**THE PROBLEM:** Extend the Vietnam trip diary below, starting right after its final sentence.

==== PAGE

We spent a week exploring Vietnam. We split our time between the two main cities of Ho Chi Minh City and Hanoi, plus a couple of days cruising the spectacular Halong Bay.
Vietnam in 1 Week Itinerary
| Day 1 | Ho Chi Minh City Flight to Ho Chi Minh City Accommodation – C Central Hotel Bui Vien Walking Street |
| Day 2 | Ho Chi Minh City War Remnants Museum Notre Dame Cathedral Central Post Office People’s Committee Building Union Square HCMC Museum Lunch at Quan Ngon 138 Independence Palace Dinner at Vietnam Harvest Drinks at The View Rooftop Bar |
| Day 3 | Cu Chi Tunnels |
| Day 4 | Hanoi Flight to Hanoi Accommodation – Serene Boutique Hotel & Spa Hoan Kiem Lake Lunch at Luc Thuy Restaurant & Lounge Ho Lao Prison Dinner at Don Duck Old Quarter |
| Day 5 | Halong Bay Drive to Halong Bay Accommodation – Rosa Cruise |
| Day 6 | Halong Bay Hang Sung Sot Vietnamese Cookery Class |
| Day 7 | Hanoi Ho Chi Minh Mausoleum Ho Chi Minh Museum Museum of Military History Hanoi Flag Tower Temple of Literature |
Vietnam Day 1 – Ho Chi Minh City
Flight to Ho Chi Minh City
Once we have taken off, through enough turbulence that the child next to us throws up, food is served. I have ticked the nut allergy box on the booking form, so I get a ‘special’ meal. The good news is that it comes an hour before the regular meals. The bad news is that it’s not actually worth eating. For desert the old man gets a cornetto – I get 4 chunks of unripe pineapple. And I can’t for the life of me understand why he gets bread and cheese and I just get bread? I am not impressed.

We land in Ho Chi Minh City. Our hotel has sent a Land Cruiser to collect us. The traffic is mental; mostly motor bikes apparently driven by suicidal maniacs. Our driver is taking no prisoners. The fact that we reach the hotel without killing anyone is genuinely a surprise.

Accommodation – C Central Hotel – Đề Thám Bùi Viện Walking Street
Our hotel; C Central Hotel – Đề Thám Bùi Viện Walking Street is right in the heart of the city. Our room is in a tall, narrow building, eleven storeys high, with just two rooms on each floor. It’s rather luxurious and has two things we haven’t seen in weeks; a bath and a set of scales. Being so centrally located, we had worried that the room might be noisy at night, but it wasn’t. The hotel is actually split over two buildings, with the restaurant, which serves an excellent breakfast, being in the other building a minute’s walk away.

========
==== ENTRIES PROVIDED

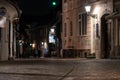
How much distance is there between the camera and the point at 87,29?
142ft

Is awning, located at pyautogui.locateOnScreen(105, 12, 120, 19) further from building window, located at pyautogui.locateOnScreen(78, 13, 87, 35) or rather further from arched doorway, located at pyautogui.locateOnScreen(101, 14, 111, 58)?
building window, located at pyautogui.locateOnScreen(78, 13, 87, 35)

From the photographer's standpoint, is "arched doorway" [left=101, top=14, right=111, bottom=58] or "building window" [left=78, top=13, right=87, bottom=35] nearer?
"arched doorway" [left=101, top=14, right=111, bottom=58]

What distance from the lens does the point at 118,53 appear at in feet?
118

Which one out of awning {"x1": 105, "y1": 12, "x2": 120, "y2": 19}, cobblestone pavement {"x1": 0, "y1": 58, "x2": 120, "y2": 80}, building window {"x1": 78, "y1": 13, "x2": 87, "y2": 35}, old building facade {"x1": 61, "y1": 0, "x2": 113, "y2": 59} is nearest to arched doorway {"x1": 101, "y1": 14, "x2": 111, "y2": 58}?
old building facade {"x1": 61, "y1": 0, "x2": 113, "y2": 59}

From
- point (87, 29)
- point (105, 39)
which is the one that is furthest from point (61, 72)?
point (87, 29)

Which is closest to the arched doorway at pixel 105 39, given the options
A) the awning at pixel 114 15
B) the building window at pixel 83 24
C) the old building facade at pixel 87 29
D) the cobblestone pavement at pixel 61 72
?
the old building facade at pixel 87 29

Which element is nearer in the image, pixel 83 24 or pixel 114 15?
pixel 114 15

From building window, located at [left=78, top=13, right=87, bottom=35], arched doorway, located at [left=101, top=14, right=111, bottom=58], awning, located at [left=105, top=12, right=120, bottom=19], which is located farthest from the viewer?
building window, located at [left=78, top=13, right=87, bottom=35]

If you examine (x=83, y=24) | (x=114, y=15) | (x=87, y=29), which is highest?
(x=114, y=15)

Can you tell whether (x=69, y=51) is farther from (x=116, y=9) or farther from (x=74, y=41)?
(x=116, y=9)

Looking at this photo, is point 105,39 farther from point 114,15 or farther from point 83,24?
point 83,24

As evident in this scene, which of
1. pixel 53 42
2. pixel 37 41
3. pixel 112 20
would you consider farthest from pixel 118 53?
pixel 37 41

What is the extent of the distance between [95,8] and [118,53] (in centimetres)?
651

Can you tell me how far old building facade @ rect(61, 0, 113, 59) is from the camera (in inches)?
1561
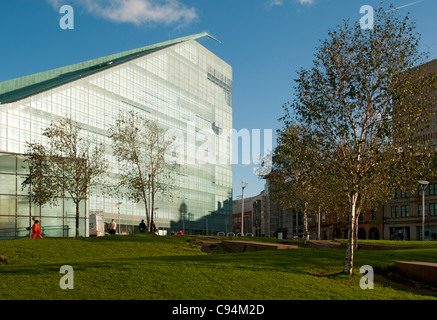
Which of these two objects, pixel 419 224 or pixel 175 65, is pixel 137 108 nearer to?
pixel 175 65

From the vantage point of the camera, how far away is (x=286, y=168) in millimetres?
54406

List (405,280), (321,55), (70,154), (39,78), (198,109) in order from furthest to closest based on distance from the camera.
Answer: (198,109) < (39,78) < (70,154) < (321,55) < (405,280)

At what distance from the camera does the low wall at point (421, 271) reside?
68.5 ft

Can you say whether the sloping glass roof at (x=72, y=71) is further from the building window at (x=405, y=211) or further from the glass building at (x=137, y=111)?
the building window at (x=405, y=211)

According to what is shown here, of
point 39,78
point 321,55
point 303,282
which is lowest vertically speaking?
point 303,282

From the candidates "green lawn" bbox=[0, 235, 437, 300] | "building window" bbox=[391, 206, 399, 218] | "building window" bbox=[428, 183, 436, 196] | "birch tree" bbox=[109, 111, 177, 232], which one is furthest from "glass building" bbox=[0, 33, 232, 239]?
"building window" bbox=[428, 183, 436, 196]

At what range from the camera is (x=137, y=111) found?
10675 cm

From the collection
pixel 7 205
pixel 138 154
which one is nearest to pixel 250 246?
pixel 138 154

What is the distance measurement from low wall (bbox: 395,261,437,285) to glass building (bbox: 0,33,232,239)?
41.8 metres

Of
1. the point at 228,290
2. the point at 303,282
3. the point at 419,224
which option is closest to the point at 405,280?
the point at 303,282

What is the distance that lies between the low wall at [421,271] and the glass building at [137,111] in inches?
1646

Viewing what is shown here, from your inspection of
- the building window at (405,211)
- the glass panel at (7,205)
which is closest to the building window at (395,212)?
the building window at (405,211)

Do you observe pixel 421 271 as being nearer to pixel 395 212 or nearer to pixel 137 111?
pixel 395 212

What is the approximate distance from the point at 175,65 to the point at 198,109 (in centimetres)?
1439
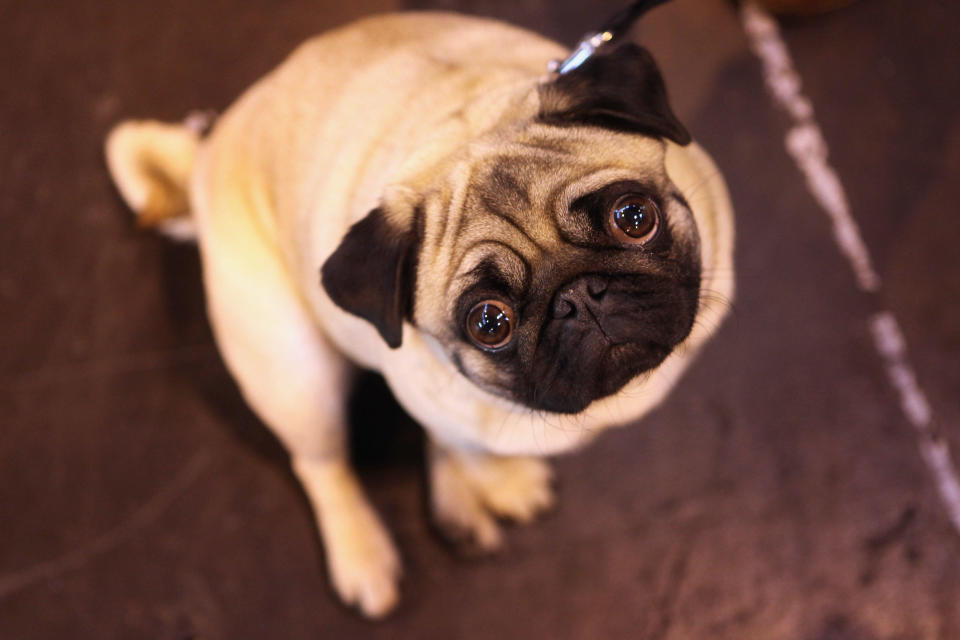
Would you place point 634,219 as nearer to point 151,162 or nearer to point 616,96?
point 616,96

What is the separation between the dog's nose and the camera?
1.88 metres

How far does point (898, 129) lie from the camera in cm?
336

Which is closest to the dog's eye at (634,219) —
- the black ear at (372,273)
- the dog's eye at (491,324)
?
the dog's eye at (491,324)

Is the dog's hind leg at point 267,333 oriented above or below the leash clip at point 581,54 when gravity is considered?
below

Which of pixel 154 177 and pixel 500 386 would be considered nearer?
pixel 500 386

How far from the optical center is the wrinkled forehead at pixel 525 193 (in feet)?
6.25

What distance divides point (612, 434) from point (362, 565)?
3.74ft

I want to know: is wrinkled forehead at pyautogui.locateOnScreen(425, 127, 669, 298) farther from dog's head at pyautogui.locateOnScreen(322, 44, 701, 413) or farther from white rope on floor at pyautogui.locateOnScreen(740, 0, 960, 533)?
white rope on floor at pyautogui.locateOnScreen(740, 0, 960, 533)

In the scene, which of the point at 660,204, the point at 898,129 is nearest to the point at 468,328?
the point at 660,204

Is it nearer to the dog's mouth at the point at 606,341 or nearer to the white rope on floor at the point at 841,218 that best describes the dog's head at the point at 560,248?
the dog's mouth at the point at 606,341

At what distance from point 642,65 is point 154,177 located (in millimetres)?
2185

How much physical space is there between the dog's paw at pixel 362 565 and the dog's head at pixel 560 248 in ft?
4.74

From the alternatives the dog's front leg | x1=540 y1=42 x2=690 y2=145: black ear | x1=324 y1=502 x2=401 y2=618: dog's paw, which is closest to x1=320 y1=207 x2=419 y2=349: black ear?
x1=540 y1=42 x2=690 y2=145: black ear

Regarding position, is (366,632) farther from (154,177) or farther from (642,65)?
(642,65)
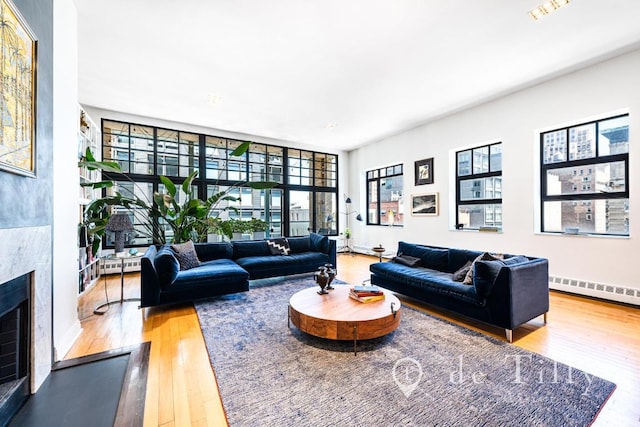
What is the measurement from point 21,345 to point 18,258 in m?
0.64

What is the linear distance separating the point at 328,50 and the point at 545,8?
2207 mm

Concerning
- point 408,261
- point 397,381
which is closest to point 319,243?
point 408,261

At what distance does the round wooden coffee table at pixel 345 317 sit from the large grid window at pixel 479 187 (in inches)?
134

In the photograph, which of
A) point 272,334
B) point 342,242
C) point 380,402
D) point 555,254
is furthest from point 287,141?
point 380,402

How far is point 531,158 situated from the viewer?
4316mm

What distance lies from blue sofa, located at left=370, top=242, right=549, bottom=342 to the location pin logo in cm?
105

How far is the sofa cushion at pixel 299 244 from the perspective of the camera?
17.7 feet

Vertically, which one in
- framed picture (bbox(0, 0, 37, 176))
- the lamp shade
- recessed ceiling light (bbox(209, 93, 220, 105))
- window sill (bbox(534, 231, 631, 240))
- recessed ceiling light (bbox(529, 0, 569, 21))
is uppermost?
recessed ceiling light (bbox(209, 93, 220, 105))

========

**RESULT:**
Bui Vien Walking Street
Today is one of great excitement. Having been away from family for 8 weeks, today we get to meet up with our daughter. We have arranged to meet in Bui Vien Walking Street; a crazily busy pedestrian street lined with bars and restaurants.

After plenty of beer, washed down with spring rolls, we finally make it to bed 21 hours after we got up.

Vietnam Day 2 – Ho Chi Minh City
Today, we are going sightseeing in Ho Chi Minh City. The little I know about Vietnam come from studying the Vietnamese War in politics classes at university (and from watching Miss Saigon). So after breakfast, we start by walking to the War Remnants Museum.

It’s only a mile away, which doesn’t sound too onerous. But we have underestimated the heat and the crazy motorbike drivers. It soon becomes clear that I don’t have the mental fortitude for crossing Vietnamese roads. Eventually I develop a routine – wait until the pedestrian light goes green, shut my eyes and cross. It slightly increases my chances of dying, but at least I won’t see what’s coming.
War Remnants Museum
Going to the War Remnants Museum straight after breakfast was a mistake. It’s a truly harrowing experience and keeping my fried eggs down is quite an effort.

Outside and downstairs inside are plenty of old military vehicles and equipment.

Inside, as you ascend to the next floor, it’s mostly photographs. Horrific, harrowing photos of war, death, mutilation and destruction.

After that, more photos. A section on the devastation caused by the tens of thousands of unexploded bombs the Americans left behind. The cluster devices, designed to explode and send out hundreds of pieces of shrapnel, are small, yellow and shiny and often mistaken for toys by children.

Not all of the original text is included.